[Page text]:
'''
I have already been informed that the Preferred tier will be getting three new channels in conjunction with the removal of Starz: Epix 2, Epix Hits and Epix Drive-In (as well as Epix On-Demand content).



NashGuy said:


> Not sure what the reason was for pulling Cinemax from Digital Premier (though I suspect it has to do with the forthcoming HBO Max service). As for Starz, well, Comcast said back in August that they're considering dropping that service from their system completely once the current carriage contract lapses at the end of this year. So de-bundling Starz from their packages would look to be a pre-cursor to that. (*My guess is that this is just a threat on Comcast's part, though, to try to drive down the rate they pay to distribute Starz under a new contract going forward. *Comcast reportedly accounts for about 30% of Starz's US subscriber base; losing them as a distribution partner would be *really* bad for them.)


That's my guess as well (or maybe it's just wishful thinking).



MichaelCoffin said:


> I just learned today that Comcast will also be yanking Starz from the Digital Premiere package (but they'll still carry it, for $12 more per month!) and *all of the Music channels are going away (perhaps replaced with some kind of radio station streaming service).* This is really getting ridiculous!


Those Music Choice channels are not going away entirely; they are just moving to the Xfinity Stream app.


----------



## NashGuy (May 2, 2015)

chiguy50 said:


> I have already been informed that the Preferred tier will be getting three new channels in conjunction with the removal of Starz: Epix 2, Epix Hits and Epix Drive-In (as well as Epix On-Demand content).


Yeah, I was just coming back here to link to a story I just saw today, saying that Starz will be replaced by Epix in Digital Preferred:

Epix And Comcast Set Expanded Carriage Deal For Xfinity - Deadline

As part of this deal, Epix is going to launch a few new genre-themed library movie channels: ScreenPix; ScreenPix: Action; ScreenPix: Westerns; and ScreenPix: Voices. I suppose the idea is that those new channels will replace the similar Starz Encore channels. If Starz gets completely dropped from Comcast at year-end, Starz Encore will be going with it.
'''
[Exercise]: In the forum thread, where are the Music Choice channels moving?

[Raw data]:
'''
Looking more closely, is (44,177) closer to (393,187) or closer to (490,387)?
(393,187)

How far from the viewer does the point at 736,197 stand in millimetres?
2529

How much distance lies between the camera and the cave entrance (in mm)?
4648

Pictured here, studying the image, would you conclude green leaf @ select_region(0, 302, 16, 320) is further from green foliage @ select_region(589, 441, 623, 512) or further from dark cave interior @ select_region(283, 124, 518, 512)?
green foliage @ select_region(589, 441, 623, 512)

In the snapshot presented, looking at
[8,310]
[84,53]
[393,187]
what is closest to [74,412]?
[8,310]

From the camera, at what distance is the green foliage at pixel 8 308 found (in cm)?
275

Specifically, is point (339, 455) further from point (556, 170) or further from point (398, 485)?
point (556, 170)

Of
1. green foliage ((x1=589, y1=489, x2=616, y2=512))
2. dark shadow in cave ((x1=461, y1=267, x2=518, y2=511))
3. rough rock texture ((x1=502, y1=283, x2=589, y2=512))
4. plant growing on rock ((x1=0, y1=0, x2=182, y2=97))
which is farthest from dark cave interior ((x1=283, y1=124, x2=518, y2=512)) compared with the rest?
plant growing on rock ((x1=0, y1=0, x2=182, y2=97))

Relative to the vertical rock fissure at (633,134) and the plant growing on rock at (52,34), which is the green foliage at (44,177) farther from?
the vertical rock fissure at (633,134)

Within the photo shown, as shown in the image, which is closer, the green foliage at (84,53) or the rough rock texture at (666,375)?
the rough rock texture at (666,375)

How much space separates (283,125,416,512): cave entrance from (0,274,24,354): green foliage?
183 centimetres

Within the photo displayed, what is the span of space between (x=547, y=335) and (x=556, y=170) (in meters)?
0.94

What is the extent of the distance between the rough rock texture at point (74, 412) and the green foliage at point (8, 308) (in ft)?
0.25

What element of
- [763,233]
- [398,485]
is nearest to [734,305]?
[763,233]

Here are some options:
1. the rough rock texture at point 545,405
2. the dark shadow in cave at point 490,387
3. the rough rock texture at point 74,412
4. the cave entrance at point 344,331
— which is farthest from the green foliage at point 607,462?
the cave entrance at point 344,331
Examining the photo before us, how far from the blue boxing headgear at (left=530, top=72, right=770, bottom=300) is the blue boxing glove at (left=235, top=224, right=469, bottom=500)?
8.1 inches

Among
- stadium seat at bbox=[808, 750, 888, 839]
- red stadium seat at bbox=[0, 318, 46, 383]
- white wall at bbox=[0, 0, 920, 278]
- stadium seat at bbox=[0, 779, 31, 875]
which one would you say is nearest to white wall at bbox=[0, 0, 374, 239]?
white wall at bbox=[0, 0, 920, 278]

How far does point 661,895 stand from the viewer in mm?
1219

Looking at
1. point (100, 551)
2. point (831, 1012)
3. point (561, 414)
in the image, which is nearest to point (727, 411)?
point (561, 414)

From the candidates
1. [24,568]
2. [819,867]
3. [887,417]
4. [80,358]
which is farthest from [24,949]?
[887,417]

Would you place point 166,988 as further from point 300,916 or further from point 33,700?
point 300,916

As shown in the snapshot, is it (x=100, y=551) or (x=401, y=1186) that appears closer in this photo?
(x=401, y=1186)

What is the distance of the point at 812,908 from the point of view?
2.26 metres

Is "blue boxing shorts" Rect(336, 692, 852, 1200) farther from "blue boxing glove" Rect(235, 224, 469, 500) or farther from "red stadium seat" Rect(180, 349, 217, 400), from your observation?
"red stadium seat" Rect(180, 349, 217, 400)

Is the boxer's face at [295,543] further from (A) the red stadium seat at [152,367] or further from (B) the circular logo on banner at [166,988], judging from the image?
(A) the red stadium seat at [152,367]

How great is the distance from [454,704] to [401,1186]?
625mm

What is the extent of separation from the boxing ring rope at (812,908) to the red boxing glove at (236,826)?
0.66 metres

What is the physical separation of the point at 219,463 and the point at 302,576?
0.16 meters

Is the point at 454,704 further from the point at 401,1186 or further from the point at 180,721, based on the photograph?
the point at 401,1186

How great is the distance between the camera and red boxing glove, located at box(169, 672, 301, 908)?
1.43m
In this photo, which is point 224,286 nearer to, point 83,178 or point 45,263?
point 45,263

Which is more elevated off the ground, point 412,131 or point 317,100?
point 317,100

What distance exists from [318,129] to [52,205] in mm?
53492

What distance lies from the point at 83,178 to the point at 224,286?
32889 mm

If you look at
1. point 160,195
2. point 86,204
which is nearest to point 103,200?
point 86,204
'''
[Task solution]: To the Xfinity Stream app.